The required output is every line from the beginning of the entries below through the line that includes "7021: Black Raspberry Jam", copied exactly.

Web page caption snippets
☆ ☆ ☆
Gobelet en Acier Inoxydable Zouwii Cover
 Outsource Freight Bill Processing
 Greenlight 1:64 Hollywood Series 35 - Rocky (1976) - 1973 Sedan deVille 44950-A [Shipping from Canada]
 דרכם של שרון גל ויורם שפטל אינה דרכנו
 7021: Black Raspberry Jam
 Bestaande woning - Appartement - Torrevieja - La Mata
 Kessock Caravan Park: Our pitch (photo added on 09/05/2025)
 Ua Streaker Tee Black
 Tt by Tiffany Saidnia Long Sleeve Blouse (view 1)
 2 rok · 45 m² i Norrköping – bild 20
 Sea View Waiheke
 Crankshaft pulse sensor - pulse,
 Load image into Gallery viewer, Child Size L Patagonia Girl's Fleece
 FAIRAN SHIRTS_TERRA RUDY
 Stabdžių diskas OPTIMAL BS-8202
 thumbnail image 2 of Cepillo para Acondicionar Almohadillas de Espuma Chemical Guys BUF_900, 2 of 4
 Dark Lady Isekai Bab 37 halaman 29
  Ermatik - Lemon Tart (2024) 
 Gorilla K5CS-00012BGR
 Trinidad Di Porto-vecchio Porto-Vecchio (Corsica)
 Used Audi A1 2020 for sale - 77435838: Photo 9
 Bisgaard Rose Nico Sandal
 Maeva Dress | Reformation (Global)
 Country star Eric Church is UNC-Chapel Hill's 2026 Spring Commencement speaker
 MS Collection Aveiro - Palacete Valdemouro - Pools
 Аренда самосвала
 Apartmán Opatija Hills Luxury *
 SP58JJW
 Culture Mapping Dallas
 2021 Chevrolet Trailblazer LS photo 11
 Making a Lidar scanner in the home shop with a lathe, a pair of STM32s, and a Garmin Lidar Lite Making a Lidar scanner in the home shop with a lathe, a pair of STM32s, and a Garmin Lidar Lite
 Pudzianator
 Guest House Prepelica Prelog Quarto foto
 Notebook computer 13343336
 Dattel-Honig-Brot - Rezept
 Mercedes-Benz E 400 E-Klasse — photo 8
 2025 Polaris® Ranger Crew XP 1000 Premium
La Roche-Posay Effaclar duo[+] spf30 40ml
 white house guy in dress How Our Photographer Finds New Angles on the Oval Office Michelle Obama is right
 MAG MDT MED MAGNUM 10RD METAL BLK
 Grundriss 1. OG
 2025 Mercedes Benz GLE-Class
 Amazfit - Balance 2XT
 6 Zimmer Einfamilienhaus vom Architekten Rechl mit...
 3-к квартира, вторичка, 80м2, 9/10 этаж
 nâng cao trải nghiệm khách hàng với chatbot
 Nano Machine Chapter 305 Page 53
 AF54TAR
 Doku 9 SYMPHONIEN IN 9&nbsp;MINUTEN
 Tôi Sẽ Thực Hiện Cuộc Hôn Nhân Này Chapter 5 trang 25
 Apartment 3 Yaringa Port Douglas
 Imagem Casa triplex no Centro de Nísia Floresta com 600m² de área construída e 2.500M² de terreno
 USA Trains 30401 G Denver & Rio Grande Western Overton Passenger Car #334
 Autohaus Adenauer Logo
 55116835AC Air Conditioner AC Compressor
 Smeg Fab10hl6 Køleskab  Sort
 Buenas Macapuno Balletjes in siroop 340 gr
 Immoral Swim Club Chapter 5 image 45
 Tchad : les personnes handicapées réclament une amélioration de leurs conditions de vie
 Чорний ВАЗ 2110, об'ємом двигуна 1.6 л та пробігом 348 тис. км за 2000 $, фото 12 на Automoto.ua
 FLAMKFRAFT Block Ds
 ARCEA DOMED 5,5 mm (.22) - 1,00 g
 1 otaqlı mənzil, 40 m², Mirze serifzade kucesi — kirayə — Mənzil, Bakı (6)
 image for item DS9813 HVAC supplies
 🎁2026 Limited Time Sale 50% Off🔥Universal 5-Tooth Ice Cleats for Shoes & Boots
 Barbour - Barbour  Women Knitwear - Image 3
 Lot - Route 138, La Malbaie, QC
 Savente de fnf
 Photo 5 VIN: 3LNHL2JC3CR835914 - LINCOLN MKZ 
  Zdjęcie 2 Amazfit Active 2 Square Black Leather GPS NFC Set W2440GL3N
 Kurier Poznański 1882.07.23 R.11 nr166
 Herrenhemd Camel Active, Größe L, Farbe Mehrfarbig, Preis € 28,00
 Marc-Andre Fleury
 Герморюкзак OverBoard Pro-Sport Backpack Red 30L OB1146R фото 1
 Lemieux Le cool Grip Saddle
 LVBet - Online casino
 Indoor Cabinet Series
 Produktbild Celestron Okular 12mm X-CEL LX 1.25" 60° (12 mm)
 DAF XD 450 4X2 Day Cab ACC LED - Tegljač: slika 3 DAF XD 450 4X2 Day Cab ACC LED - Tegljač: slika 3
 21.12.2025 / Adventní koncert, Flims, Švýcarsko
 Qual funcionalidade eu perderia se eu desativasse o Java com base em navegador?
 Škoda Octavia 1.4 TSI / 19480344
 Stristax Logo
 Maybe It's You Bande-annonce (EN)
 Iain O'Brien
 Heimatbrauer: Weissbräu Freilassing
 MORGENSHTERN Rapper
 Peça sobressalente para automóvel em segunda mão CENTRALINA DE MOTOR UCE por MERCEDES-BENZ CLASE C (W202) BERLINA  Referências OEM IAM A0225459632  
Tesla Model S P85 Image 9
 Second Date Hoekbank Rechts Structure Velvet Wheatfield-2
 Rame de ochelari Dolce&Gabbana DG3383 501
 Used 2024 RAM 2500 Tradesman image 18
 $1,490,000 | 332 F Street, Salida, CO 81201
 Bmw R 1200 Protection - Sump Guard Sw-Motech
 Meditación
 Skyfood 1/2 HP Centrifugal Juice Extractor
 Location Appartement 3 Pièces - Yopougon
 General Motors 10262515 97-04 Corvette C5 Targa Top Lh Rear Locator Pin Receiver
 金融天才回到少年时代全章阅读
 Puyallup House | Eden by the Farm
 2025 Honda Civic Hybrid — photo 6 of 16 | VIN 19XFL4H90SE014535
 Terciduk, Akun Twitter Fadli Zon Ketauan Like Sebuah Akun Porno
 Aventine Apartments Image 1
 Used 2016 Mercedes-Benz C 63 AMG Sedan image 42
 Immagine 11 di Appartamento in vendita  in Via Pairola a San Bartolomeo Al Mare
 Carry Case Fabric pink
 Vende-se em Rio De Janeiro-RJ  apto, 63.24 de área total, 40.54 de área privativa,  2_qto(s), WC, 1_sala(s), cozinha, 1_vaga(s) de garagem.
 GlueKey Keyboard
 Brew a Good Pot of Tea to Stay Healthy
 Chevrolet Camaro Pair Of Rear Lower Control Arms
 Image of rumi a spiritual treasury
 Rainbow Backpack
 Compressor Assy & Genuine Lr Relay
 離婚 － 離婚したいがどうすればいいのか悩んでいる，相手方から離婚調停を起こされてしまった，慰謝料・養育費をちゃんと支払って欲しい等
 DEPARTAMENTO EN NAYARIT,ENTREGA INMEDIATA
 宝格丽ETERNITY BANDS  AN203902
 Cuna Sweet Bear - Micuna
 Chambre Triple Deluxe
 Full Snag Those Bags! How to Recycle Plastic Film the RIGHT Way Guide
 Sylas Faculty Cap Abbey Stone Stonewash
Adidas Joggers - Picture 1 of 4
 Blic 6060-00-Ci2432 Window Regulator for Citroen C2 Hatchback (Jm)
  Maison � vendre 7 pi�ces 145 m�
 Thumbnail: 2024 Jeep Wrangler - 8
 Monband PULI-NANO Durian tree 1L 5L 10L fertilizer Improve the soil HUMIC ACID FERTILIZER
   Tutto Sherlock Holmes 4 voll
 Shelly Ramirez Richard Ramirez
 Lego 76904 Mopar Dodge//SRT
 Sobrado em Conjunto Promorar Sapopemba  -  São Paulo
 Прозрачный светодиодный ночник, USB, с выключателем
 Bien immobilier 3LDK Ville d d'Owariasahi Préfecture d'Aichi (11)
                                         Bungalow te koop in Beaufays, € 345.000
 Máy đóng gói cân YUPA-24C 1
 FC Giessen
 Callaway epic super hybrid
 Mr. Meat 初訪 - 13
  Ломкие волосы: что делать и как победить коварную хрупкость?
☆ ☆ ☆
Exercise solution:
Gobelet en Acier Inoxydable Zouwii Cover
 Outsource Freight Bill Processing
 Greenlight 1:64 Hollywood Series 35 - Rocky (1976) - 1973 Sedan deVille 44950-A [Shipping from Canada]
 דרכם של שרון גל ויורם שפטל אינה דרכנו
 7021: Black Raspberry Jam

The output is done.